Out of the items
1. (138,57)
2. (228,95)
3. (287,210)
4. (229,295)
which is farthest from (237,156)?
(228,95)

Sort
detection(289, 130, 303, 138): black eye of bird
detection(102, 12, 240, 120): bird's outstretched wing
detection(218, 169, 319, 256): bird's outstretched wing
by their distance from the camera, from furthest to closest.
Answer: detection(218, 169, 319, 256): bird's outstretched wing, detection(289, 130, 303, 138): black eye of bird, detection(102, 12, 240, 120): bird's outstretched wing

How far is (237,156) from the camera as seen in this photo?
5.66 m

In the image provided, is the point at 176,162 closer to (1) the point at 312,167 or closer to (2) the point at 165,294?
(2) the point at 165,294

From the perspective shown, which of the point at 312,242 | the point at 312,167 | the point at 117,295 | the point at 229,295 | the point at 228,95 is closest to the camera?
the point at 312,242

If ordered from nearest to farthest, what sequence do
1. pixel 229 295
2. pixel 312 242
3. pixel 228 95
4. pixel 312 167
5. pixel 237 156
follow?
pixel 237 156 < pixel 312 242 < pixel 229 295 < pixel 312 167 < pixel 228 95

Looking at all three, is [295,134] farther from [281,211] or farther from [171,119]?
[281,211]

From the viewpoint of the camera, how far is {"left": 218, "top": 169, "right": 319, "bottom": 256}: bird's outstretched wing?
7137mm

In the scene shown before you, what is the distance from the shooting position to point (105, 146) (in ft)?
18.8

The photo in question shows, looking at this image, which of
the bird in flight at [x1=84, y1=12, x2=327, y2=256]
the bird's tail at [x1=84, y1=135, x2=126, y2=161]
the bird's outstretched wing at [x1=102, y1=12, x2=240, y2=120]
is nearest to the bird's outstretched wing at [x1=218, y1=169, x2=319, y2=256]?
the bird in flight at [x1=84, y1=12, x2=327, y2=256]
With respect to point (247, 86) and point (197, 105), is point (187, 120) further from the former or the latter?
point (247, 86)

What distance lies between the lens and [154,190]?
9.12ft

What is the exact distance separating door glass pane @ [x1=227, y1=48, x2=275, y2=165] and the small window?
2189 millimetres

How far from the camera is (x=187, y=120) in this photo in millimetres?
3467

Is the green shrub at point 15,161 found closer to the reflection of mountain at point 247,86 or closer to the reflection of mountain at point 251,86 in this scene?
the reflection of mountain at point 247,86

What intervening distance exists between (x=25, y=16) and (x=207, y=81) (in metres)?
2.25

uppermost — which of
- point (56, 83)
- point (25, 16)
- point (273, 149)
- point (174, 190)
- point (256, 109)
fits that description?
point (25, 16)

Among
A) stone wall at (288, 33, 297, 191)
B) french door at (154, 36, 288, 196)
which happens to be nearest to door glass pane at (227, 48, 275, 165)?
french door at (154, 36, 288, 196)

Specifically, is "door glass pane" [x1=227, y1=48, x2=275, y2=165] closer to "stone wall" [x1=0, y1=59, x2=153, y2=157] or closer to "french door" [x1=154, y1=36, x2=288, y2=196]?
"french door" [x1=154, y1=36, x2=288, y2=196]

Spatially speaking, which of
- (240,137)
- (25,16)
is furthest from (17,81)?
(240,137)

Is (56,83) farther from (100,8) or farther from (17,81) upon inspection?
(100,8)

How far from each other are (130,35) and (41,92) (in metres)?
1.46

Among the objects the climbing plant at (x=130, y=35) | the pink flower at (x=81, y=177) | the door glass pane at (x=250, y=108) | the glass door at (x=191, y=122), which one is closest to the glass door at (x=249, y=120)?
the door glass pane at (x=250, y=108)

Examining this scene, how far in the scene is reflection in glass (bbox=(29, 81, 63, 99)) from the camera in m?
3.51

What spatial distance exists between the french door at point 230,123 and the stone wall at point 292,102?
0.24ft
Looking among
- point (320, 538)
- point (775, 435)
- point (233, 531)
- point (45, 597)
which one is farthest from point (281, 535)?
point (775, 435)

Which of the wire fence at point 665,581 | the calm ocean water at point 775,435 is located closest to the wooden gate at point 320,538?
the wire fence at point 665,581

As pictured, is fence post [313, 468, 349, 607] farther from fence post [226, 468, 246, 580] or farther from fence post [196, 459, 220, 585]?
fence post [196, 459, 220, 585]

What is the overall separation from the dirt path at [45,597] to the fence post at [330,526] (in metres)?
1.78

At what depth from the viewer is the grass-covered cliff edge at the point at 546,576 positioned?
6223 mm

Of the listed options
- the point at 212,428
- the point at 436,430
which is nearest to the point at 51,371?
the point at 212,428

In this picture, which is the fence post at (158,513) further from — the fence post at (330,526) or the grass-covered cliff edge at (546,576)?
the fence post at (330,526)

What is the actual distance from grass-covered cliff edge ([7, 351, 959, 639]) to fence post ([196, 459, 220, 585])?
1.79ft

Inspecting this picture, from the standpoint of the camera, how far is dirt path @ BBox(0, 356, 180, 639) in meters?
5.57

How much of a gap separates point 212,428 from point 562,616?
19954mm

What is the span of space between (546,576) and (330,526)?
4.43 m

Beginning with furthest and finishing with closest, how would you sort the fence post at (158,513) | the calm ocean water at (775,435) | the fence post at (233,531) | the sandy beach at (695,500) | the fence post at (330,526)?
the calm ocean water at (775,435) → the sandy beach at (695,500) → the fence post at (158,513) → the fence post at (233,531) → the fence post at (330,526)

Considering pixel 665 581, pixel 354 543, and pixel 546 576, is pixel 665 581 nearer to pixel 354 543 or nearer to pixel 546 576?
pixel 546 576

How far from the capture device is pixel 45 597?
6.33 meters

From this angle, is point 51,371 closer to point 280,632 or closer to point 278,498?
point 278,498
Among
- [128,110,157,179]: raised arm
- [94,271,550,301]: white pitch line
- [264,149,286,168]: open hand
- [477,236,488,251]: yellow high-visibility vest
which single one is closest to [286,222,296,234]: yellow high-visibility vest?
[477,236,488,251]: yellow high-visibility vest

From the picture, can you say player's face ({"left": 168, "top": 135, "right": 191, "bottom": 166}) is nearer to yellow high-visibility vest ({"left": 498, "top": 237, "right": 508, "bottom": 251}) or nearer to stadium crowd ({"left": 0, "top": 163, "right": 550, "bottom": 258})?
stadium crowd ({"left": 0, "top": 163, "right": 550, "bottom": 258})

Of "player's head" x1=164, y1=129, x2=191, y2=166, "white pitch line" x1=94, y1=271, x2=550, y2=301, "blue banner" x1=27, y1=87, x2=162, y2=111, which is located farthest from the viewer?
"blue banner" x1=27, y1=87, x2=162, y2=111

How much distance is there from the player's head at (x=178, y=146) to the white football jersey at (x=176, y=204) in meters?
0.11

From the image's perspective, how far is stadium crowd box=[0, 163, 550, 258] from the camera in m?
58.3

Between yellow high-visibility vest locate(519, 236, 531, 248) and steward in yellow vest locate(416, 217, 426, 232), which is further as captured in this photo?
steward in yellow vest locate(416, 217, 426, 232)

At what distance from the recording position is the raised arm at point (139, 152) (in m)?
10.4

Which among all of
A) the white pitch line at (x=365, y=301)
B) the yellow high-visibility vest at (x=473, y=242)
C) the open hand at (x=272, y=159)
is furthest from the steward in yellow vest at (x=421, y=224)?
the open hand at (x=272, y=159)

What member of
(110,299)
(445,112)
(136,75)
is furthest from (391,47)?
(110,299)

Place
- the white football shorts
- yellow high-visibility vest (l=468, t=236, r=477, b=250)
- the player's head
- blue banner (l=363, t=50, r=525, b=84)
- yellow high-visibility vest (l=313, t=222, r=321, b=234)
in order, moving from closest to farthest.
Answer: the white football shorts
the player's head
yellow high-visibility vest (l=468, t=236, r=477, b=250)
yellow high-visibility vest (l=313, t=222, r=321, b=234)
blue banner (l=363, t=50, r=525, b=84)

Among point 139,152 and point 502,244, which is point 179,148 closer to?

+++

**What this task involves**
Reproduce the entire listing above word for word, leaving every line unchanged.

**Reply**
Out of the items
1. (138,57)
2. (228,95)
3. (287,210)
4. (229,295)
which is farthest from (237,156)?
(228,95)

Sort
detection(289, 130, 303, 138): black eye of bird
detection(102, 12, 240, 120): bird's outstretched wing
detection(218, 169, 319, 256): bird's outstretched wing
by their distance from the camera, from furthest to closest.
Answer: detection(218, 169, 319, 256): bird's outstretched wing, detection(289, 130, 303, 138): black eye of bird, detection(102, 12, 240, 120): bird's outstretched wing

How far is (237,156) from the camera as seen in this photo?
5.66 m

In the image provided, is the point at 176,162 closer to (1) the point at 312,167 or closer to (2) the point at 165,294?
(2) the point at 165,294

From the perspective shown, which of the point at 312,242 | the point at 312,167 | the point at 117,295 | the point at 229,295 | the point at 228,95 is closest to the camera?
the point at 312,242

If ordered from nearest to farthest, what sequence do
1. pixel 229 295
2. pixel 312 242
3. pixel 228 95
4. pixel 312 167
5. pixel 237 156
follow?
pixel 237 156 < pixel 312 242 < pixel 229 295 < pixel 312 167 < pixel 228 95

Looking at all three, is [295,134] farther from [281,211] or farther from [171,119]?
[281,211]

From the viewpoint of the camera, how far is {"left": 218, "top": 169, "right": 319, "bottom": 256}: bird's outstretched wing?
7137mm

In the scene shown before you, what is the distance from the shooting position to point (105, 146) (in ft)?
18.8

The photo in question shows, looking at this image, which of
the bird in flight at [x1=84, y1=12, x2=327, y2=256]
the bird's tail at [x1=84, y1=135, x2=126, y2=161]
the bird's outstretched wing at [x1=102, y1=12, x2=240, y2=120]
is nearest to the bird's outstretched wing at [x1=218, y1=169, x2=319, y2=256]?
the bird in flight at [x1=84, y1=12, x2=327, y2=256]
With respect to point (247, 86) and point (197, 105), is point (187, 120) further from the former or the latter?
point (247, 86)

What distance lies between the lens and [154,190]?
9.12ft

What is the exact distance separating door glass pane @ [x1=227, y1=48, x2=275, y2=165] and the small window?
2189 millimetres

How far from the camera is (x=187, y=120) in this photo in millimetres?
3467

Is the green shrub at point 15,161 found closer to the reflection of mountain at point 247,86 or closer to the reflection of mountain at point 251,86 in this scene?
the reflection of mountain at point 247,86

What intervening distance exists between (x=25, y=16) and (x=207, y=81) (in metres)?
2.25

uppermost — which of
- point (56, 83)
- point (25, 16)
- point (273, 149)
- point (174, 190)
- point (256, 109)
fits that description?
point (25, 16)

Among
A) stone wall at (288, 33, 297, 191)
B) french door at (154, 36, 288, 196)
which happens to be nearest to door glass pane at (227, 48, 275, 165)?
french door at (154, 36, 288, 196)

Specifically, is "door glass pane" [x1=227, y1=48, x2=275, y2=165] closer to "stone wall" [x1=0, y1=59, x2=153, y2=157] or closer to "french door" [x1=154, y1=36, x2=288, y2=196]?
"french door" [x1=154, y1=36, x2=288, y2=196]

Spatially speaking, which of
- (240,137)
- (25,16)
is furthest from (17,81)?
(240,137)

Is (56,83) farther from (100,8) or farther from (17,81) upon inspection?
(100,8)

How far from each other are (130,35) and (41,92) (in metres)?
1.46

Among the objects the climbing plant at (x=130, y=35) | the pink flower at (x=81, y=177) | the door glass pane at (x=250, y=108) | the glass door at (x=191, y=122), which one is closest to the glass door at (x=249, y=120)?
the door glass pane at (x=250, y=108)

Examining this scene, how far in the scene is reflection in glass (bbox=(29, 81, 63, 99)) from the camera in m?
3.51

What spatial distance exists between the french door at point 230,123 and the stone wall at point 292,102?
0.24ft
Looking among
- point (320, 538)
- point (775, 435)
- point (233, 531)
- point (45, 597)
which one is farthest from point (281, 535)?
point (775, 435)

Which of the wire fence at point 665,581 | the calm ocean water at point 775,435 is located closest to the wooden gate at point 320,538?
the wire fence at point 665,581

As pictured, is fence post [313, 468, 349, 607] farther from fence post [226, 468, 246, 580] or farther from fence post [196, 459, 220, 585]?
fence post [196, 459, 220, 585]

What is the overall separation from the dirt path at [45,597] to the fence post at [330,526] (in metres)?
1.78

At what depth from the viewer is the grass-covered cliff edge at the point at 546,576 positioned?
6223 mm

Of the listed options
- the point at 212,428
- the point at 436,430
which is nearest to the point at 51,371?
the point at 212,428

In this picture, which is the fence post at (158,513) further from — the fence post at (330,526) or the grass-covered cliff edge at (546,576)?
the fence post at (330,526)

What is the actual distance from grass-covered cliff edge ([7, 351, 959, 639]) to fence post ([196, 459, 220, 585])?
1.79ft

Inspecting this picture, from the standpoint of the camera, how far is dirt path @ BBox(0, 356, 180, 639) in meters?
5.57

How much of a gap separates point 212,428 from point 562,616?
19954mm

What is the span of space between (546,576) and (330,526)?
4.43 m

Beginning with furthest and finishing with closest, how would you sort the fence post at (158,513) | the calm ocean water at (775,435) | the fence post at (233,531) | the sandy beach at (695,500) | the fence post at (330,526)?
the calm ocean water at (775,435) → the sandy beach at (695,500) → the fence post at (158,513) → the fence post at (233,531) → the fence post at (330,526)

Considering pixel 665 581, pixel 354 543, and pixel 546 576, is pixel 665 581 nearer to pixel 354 543 or nearer to pixel 546 576?
pixel 546 576

How far from the capture device is pixel 45 597?
6.33 meters

From this angle, is point 51,371 closer to point 280,632 or closer to point 278,498?
point 278,498
Among
- [128,110,157,179]: raised arm
- [94,271,550,301]: white pitch line
- [264,149,286,168]: open hand
- [477,236,488,251]: yellow high-visibility vest
which single one is closest to [286,222,296,234]: yellow high-visibility vest?
[477,236,488,251]: yellow high-visibility vest

From the picture, can you say player's face ({"left": 168, "top": 135, "right": 191, "bottom": 166}) is nearer to yellow high-visibility vest ({"left": 498, "top": 237, "right": 508, "bottom": 251}) or nearer to stadium crowd ({"left": 0, "top": 163, "right": 550, "bottom": 258})?
stadium crowd ({"left": 0, "top": 163, "right": 550, "bottom": 258})

Of "player's head" x1=164, y1=129, x2=191, y2=166, "white pitch line" x1=94, y1=271, x2=550, y2=301, "blue banner" x1=27, y1=87, x2=162, y2=111, which is located farthest from the viewer?
"blue banner" x1=27, y1=87, x2=162, y2=111

How much distance is there from the player's head at (x=178, y=146) to the white football jersey at (x=176, y=204) in meters?
0.11

From the image's perspective, how far is stadium crowd box=[0, 163, 550, 258] from the camera in m?
58.3

Between yellow high-visibility vest locate(519, 236, 531, 248) and steward in yellow vest locate(416, 217, 426, 232), which is further as captured in this photo?
steward in yellow vest locate(416, 217, 426, 232)

At what distance from the recording position is the raised arm at point (139, 152) (in m)?
10.4

Which among all of
A) the white pitch line at (x=365, y=301)
B) the yellow high-visibility vest at (x=473, y=242)
C) the open hand at (x=272, y=159)
is furthest from the steward in yellow vest at (x=421, y=224)?
the open hand at (x=272, y=159)

What member of
(110,299)
(445,112)
(136,75)
is furthest from (391,47)?
(110,299)

Place
- the white football shorts
- yellow high-visibility vest (l=468, t=236, r=477, b=250)
- the player's head
- blue banner (l=363, t=50, r=525, b=84)
- yellow high-visibility vest (l=313, t=222, r=321, b=234)
in order, moving from closest to farthest.
Answer: the white football shorts
the player's head
yellow high-visibility vest (l=468, t=236, r=477, b=250)
yellow high-visibility vest (l=313, t=222, r=321, b=234)
blue banner (l=363, t=50, r=525, b=84)

Among point 139,152 and point 502,244, which is point 179,148 closer to?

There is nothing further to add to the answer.